### Prompt
Reproduce the part of the Dirichlet distribution text starting at "for each \(j\ne" and ending at "not generally hold.".

From (13) and (14), it is at once apparent that (3) is equivalent to (2) if

$$\begin{aligned} \ln \left\{ \frac{\text{ E }(X_{Uj})}{\text{ E }(X_{Uh})}\right\} -\ln \left\{ \frac{\text{ E }(X_{Aj})}{\text{ E }(X_{Ah})} \right\} =\text{ E }\left\{ \ln \left( \frac{X_{Uj}}{X_{Uh}} \right) \right\} -\text{ E }\left\{ \ln \left( \frac{X_{Aj}}{X_{Ah}} \right) \right\} =0 \end{aligned}$$
(15)

for each \(j\ne h=1,\ldots , K\). Since \(\text{ E }\left\{ \ln (X)\right\} \) generally differs from \(\ln \text{ E }(X)\), relation (15) does not generally hold.

Appendix 2: Dirichlet distributions and log-ratio transforms

The Dirichlet distribution is probably the most familiar model adopted for positive random vectors \(\mathbf{X}=\left[ X_1, \ldots , X_K\right] ^{\mathrm{T}}\) subject to the constraint \(\mathbf{1}^{\mathrm{T}}\mathbf{X}=1\). A \(K\)-variate random vector X is said to have a Dirichlet distribution with parameters \(\delta >0\) and \({\varvec{\uptheta }}=\left[ \theta _1, \ldots , \theta _K\right] ^{\mathrm{T}}\) with \(\theta _{j}>0\) for each \(j=1,\ldots , K\) if the joint probability density function at \(\mathbf{x}=\left[ x_1, \ldots , x_K \right] ^{\mathrm{T}}\) with \(\mathbf{1}^{\mathrm{T}}\mathbf{x}=1\) is given by

$$\begin{aligned} f(\mathbf{x})=\frac{\Gamma (\delta \theta )}{\prod \nolimits _{j=1}^{K} {\Gamma (\delta \theta _j)}}\prod _{j=1}^K {x_j^{\delta \theta _j -1}} \end{aligned}$$

where \(\theta =\mathbf{1}^{\mathrm{T}}{\varvec{\uptheta }}\). As is well known (e.g. Fang et al. 1990), each marginal variable \(X_j\) has a beta distribution on [0,1] with shape parameters \(\delta \theta _j\) and \(\delta (\theta -\theta _j)\) in such a way that

$$\begin{aligned} \text{ E }(X_j)=\frac{\theta _j}{\theta } \end{aligned}$$

and

$$\begin{aligned} \text{ V }(X_j)=\frac{\theta _j (\theta -\theta _j)}{\theta ^{2}(\delta \theta +1)} \end{aligned}$$

Accordingly, marginal expectations do not depend on \(\delta \) and marginal variances increase as \(\delta \) decreases. In the framework of habitat selection analysis, \(\delta \) obviously accounts for the variability of portions of animal trajectories or home ranges within habitat types. However, when these quantities are estimated on the field by means of animal’s radio locations, \(\delta \) also accounts for the number of radio locations adopted in the study, since marginal variances decrease as the \(r_i\text{ s }\) increase and estimates become close to the real values.

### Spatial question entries
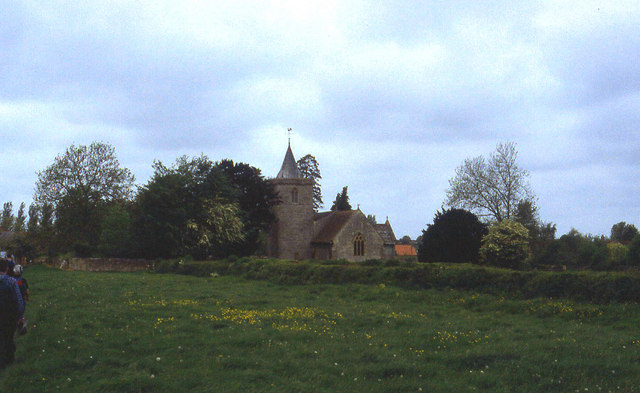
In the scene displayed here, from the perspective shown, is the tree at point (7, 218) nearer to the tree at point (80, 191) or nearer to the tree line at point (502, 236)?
the tree at point (80, 191)

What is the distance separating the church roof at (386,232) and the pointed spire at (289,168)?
1641 cm

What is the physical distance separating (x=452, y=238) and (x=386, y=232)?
103 feet

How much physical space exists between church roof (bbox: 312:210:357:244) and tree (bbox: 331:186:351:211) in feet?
52.9

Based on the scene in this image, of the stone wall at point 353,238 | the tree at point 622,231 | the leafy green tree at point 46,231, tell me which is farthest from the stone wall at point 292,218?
the tree at point 622,231

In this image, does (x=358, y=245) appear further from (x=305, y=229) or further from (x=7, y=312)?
(x=7, y=312)

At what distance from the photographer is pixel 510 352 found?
914cm

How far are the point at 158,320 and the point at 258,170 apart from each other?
42.7 metres

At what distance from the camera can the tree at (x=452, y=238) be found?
131ft

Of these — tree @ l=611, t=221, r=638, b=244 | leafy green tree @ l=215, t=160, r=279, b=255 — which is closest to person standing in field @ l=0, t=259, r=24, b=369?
leafy green tree @ l=215, t=160, r=279, b=255

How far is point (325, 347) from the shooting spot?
32.2ft

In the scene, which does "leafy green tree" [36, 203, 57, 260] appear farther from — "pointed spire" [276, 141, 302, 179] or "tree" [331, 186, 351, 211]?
"tree" [331, 186, 351, 211]

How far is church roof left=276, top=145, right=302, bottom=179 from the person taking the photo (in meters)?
58.3

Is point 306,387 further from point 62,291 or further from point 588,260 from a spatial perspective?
point 588,260

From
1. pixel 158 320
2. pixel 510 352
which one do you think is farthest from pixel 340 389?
pixel 158 320
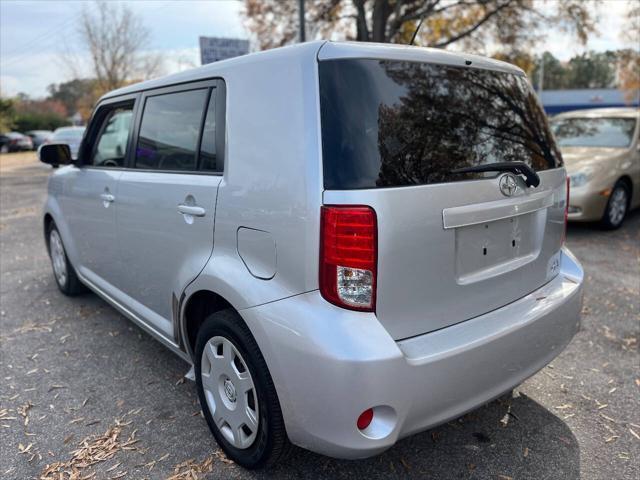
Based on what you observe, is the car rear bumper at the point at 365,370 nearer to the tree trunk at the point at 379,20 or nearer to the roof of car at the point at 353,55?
the roof of car at the point at 353,55

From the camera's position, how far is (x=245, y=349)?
2.24 m

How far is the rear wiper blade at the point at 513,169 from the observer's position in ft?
7.24

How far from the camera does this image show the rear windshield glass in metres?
1.98

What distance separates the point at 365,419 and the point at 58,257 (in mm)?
3925

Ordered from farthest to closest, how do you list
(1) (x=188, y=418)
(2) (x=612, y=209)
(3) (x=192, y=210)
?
(2) (x=612, y=209) → (1) (x=188, y=418) → (3) (x=192, y=210)

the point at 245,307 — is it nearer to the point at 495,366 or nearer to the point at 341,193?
the point at 341,193

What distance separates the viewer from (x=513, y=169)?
2.32 metres

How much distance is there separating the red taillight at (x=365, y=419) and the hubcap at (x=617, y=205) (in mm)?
6405

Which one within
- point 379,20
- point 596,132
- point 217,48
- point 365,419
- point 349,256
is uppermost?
point 379,20

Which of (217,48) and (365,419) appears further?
(217,48)

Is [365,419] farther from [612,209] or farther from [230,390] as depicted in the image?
[612,209]

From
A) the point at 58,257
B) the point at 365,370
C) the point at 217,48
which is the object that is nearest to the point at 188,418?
the point at 365,370

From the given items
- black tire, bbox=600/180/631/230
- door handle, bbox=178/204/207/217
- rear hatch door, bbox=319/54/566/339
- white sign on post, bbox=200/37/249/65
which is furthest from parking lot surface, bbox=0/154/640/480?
white sign on post, bbox=200/37/249/65

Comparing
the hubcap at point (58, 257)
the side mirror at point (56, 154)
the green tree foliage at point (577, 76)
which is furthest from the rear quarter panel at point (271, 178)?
the green tree foliage at point (577, 76)
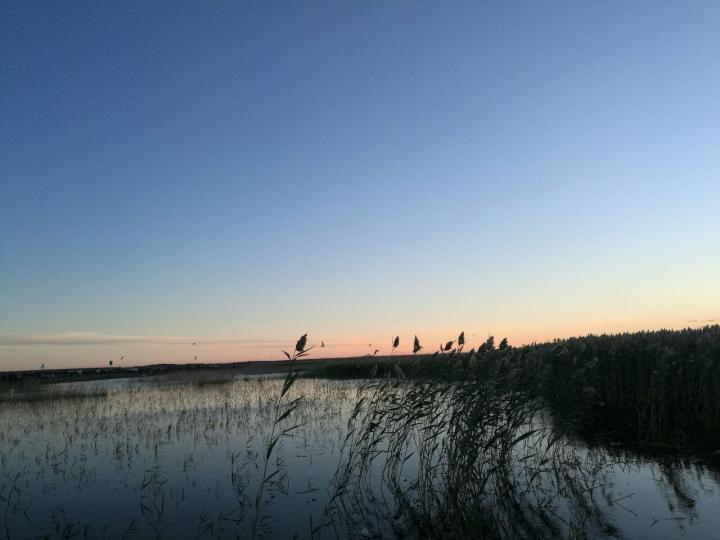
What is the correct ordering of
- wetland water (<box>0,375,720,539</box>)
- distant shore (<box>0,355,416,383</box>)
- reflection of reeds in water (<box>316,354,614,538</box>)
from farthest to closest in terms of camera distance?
distant shore (<box>0,355,416,383</box>) < wetland water (<box>0,375,720,539</box>) < reflection of reeds in water (<box>316,354,614,538</box>)

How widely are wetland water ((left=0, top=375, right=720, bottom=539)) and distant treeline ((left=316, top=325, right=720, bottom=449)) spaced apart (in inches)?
85.9

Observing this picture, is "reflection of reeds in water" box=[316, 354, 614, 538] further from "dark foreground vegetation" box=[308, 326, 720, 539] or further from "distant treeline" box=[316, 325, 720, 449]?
"distant treeline" box=[316, 325, 720, 449]

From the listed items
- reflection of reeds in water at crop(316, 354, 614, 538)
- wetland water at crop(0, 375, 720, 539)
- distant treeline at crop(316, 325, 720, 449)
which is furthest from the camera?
distant treeline at crop(316, 325, 720, 449)

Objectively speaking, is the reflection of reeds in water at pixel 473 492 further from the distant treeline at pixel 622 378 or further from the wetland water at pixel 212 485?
the distant treeline at pixel 622 378

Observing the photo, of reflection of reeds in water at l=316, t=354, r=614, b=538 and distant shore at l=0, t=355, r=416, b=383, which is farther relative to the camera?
distant shore at l=0, t=355, r=416, b=383

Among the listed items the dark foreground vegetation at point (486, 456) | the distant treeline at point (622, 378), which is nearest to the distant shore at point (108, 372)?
the distant treeline at point (622, 378)

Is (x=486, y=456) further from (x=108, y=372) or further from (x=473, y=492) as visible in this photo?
(x=108, y=372)

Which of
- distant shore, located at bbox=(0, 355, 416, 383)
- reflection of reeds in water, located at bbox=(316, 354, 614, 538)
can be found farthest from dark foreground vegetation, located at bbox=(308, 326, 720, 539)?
distant shore, located at bbox=(0, 355, 416, 383)

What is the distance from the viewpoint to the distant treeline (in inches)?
426

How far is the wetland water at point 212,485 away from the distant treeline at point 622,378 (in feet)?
7.16

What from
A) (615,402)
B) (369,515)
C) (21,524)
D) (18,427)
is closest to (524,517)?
(369,515)

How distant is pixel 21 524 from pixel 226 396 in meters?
19.8

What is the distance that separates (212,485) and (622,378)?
18157 millimetres

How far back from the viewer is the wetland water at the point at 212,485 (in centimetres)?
881
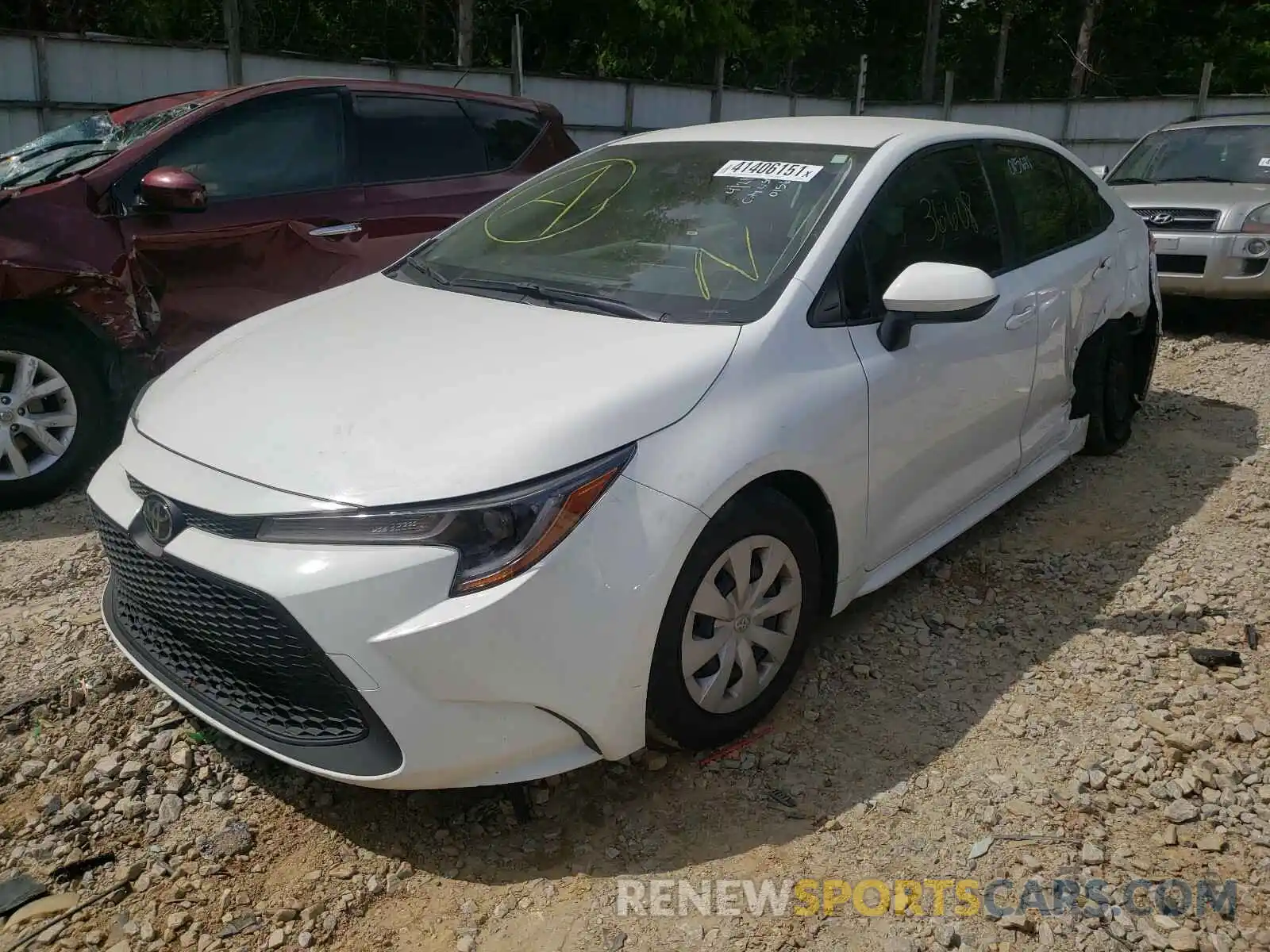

### Solution to this exercise
for each \(j\ne h=1,\ldots , K\). Since \(\text{ E }\left\{ \ln (X)\right\} \) generally differs from \(\ln \text{ E }(X)\), relation (15) does not generally hold.